The clinic is supported entirely by private donations and operated by a network of dedicated medical professionals and lay people that are a testament to the spirit and strength of volunteerism in the community, according to Meg Erickson, executive director of Shepherd’s Hand.

“Shepherd’s Hand has a long tradition of building partnerships within our community and are thrilled to partner with the Pin and Cue,” Erickson said. “We believe that community is strengthened when individual need within the community is shared by the whole community. The support of businesses like the Pin and Cue are vital for the sustainability of Shepherd’s Hand work within our community.”

The clinic has had a 30 percent increase in patient visits in the last 18 months and logged more than 1,700 patient visits last year.
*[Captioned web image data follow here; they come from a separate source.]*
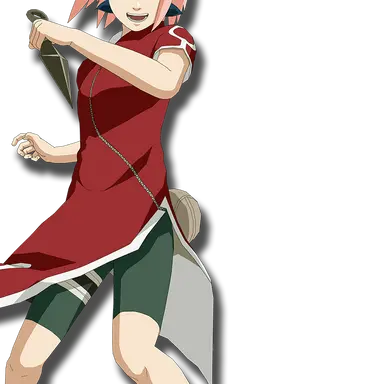 Profile image of サクラ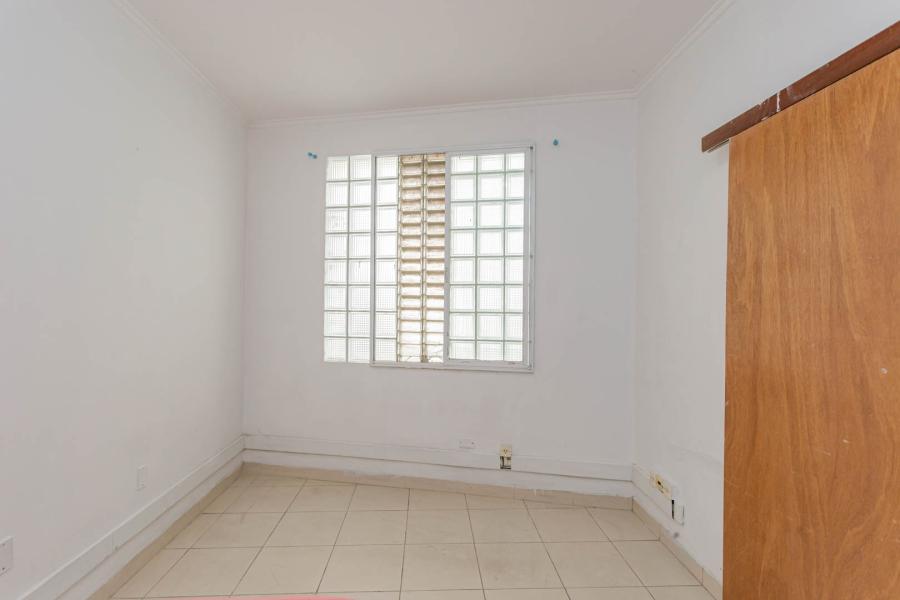 Imagem 9 da galeria do anúncio: SUÍTE METRÔ PARAÍSO 5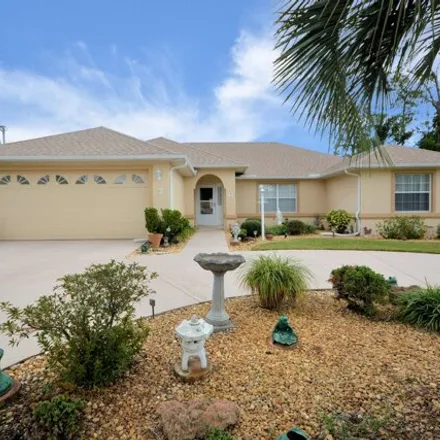 Buy this 3 bed house on 13 Westgate Lane in Palm Coast, FL 32164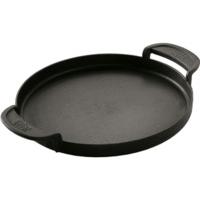 Weber Gourmet BBQ System - Griddle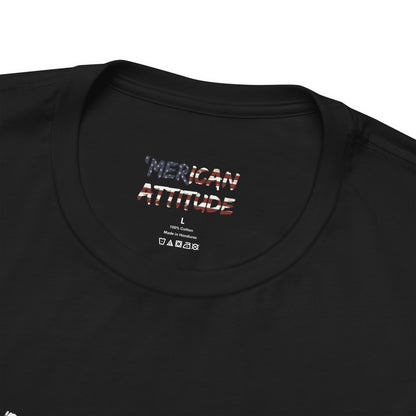 Merican AF T-Shirt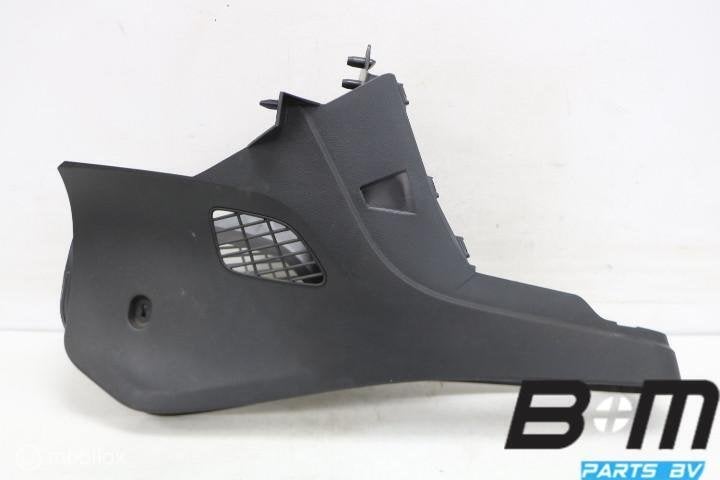 Middenconsole VW Up! 5drs 1S0863241A, Auto-onderdelen, Interieur en Bekleding, Gebruikt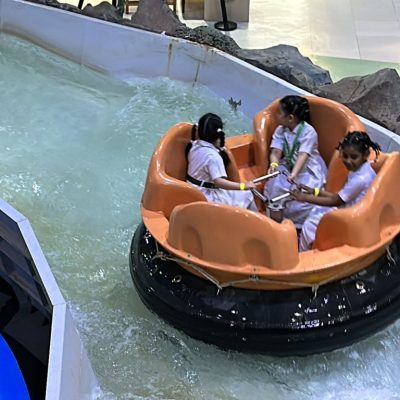 Field Trip (Grade -1) (6)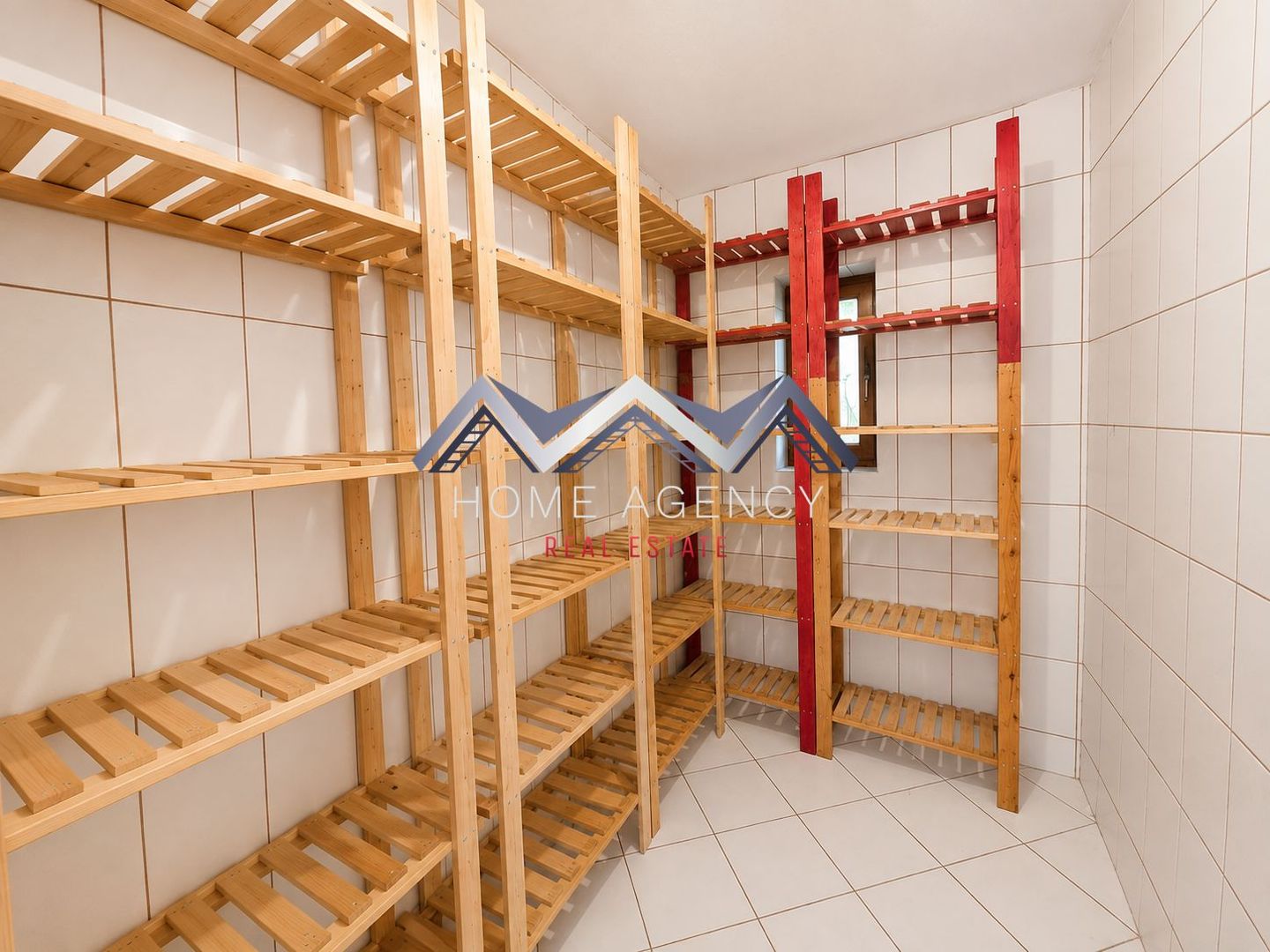 Casă individuală | 5 camere | 650 mp teren | Iancu Nicolae – Pădurea Băneasa - Poză 5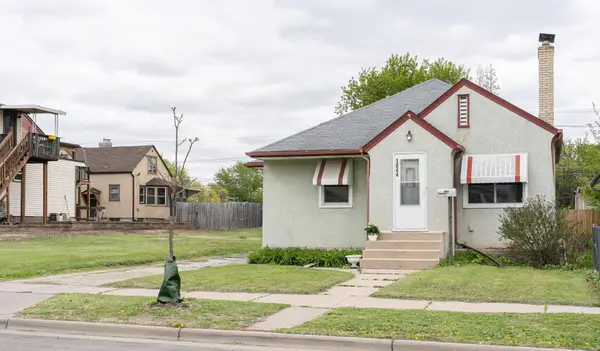1044 Cumberland Street, Saint Paul, MN 55117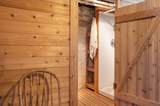 10 Bull Street - Photo 46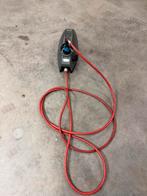 Mennekes Laadpaal met Laadkabel 6,5mtr, Auto diversen, Laadpalen, Ophalen, Zo goed als nieuw, Laadpaal en Laadkabel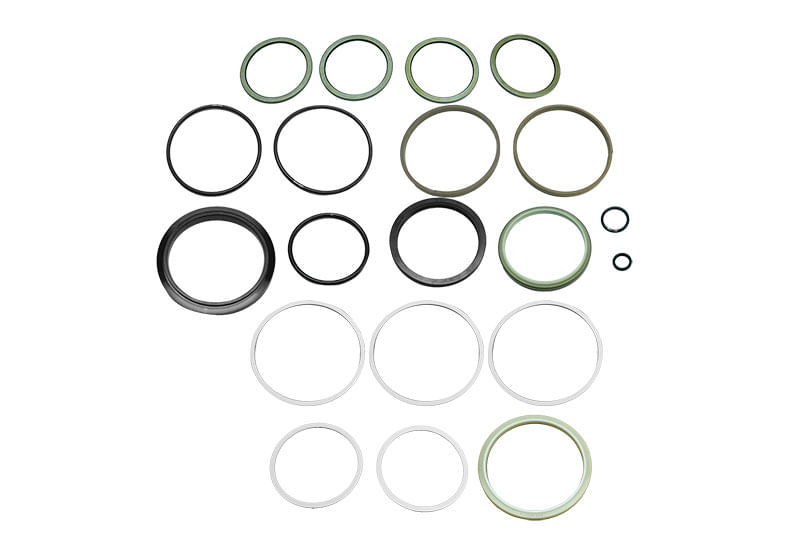 Service 707-98-48610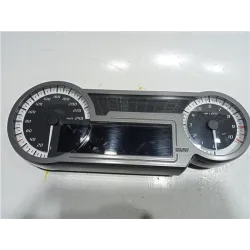 CUADRO CUENTAKILOMETROS 8389097-01/U 838909701U 8524507 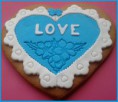 /album/valentine%c2%b4s-love/a1598384-10202836753267059-217900156-n-jpg1/
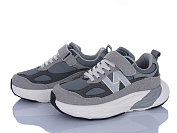 Кроссовки Xifa Kids G2584-3D от магазина Frison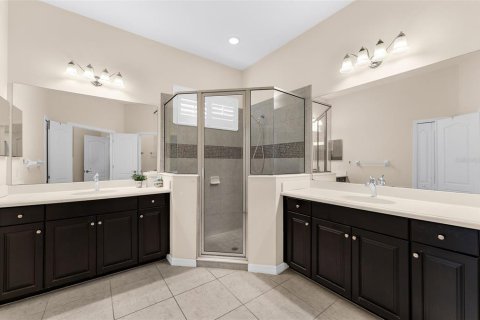 Villa ou maison à vendre à Bradenton, Floride: 3 chambres, 204.57 m2 № 2395712 - photo 28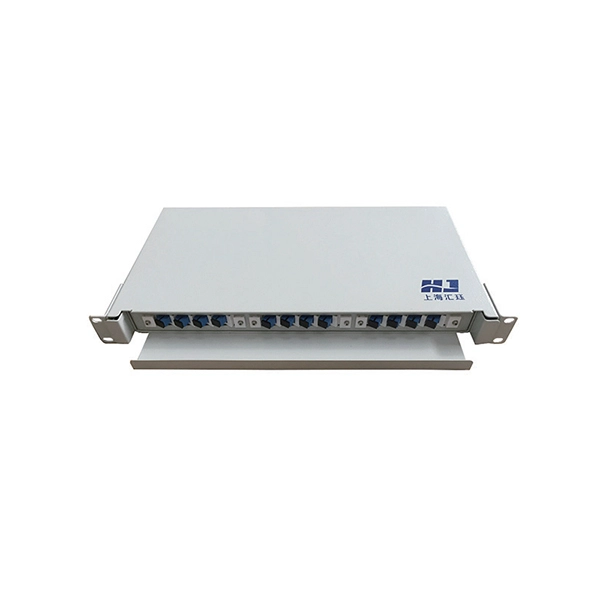 Turkmenistan QSFP28 Optical Module 800G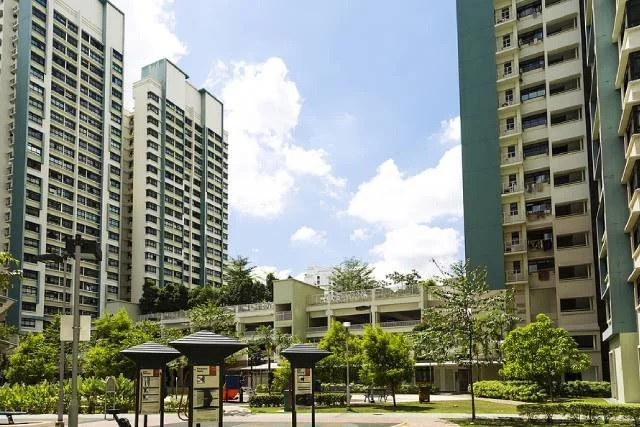EC vs HDB: Which Should You Buy First in Singapore?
Erickson and her husband, Jay Erickson, the clinic’s medical director, founded Shepherd’s Hand as an outreach ministry of Christ Lutheran Church to provide access to health care for those without medical insurance.

A little more than a year ago Shepherd’s Hand received its own 501(c) 3 status from the Internal Revenue Service, allowing it to operate as a separate nonprofit organization.

The clinic recently launched a permanent endowment fund with the goal of raising $1 million by 2015. Revenue from that fund eventually will provide for the organizational costs of the clinic “so that our focus can remain on patient and community care,” Erickson said.

The clinic continues to be based at Christ Lutheran as a faith-based ministry and recently expanded into space in the church previously used for a day-care program.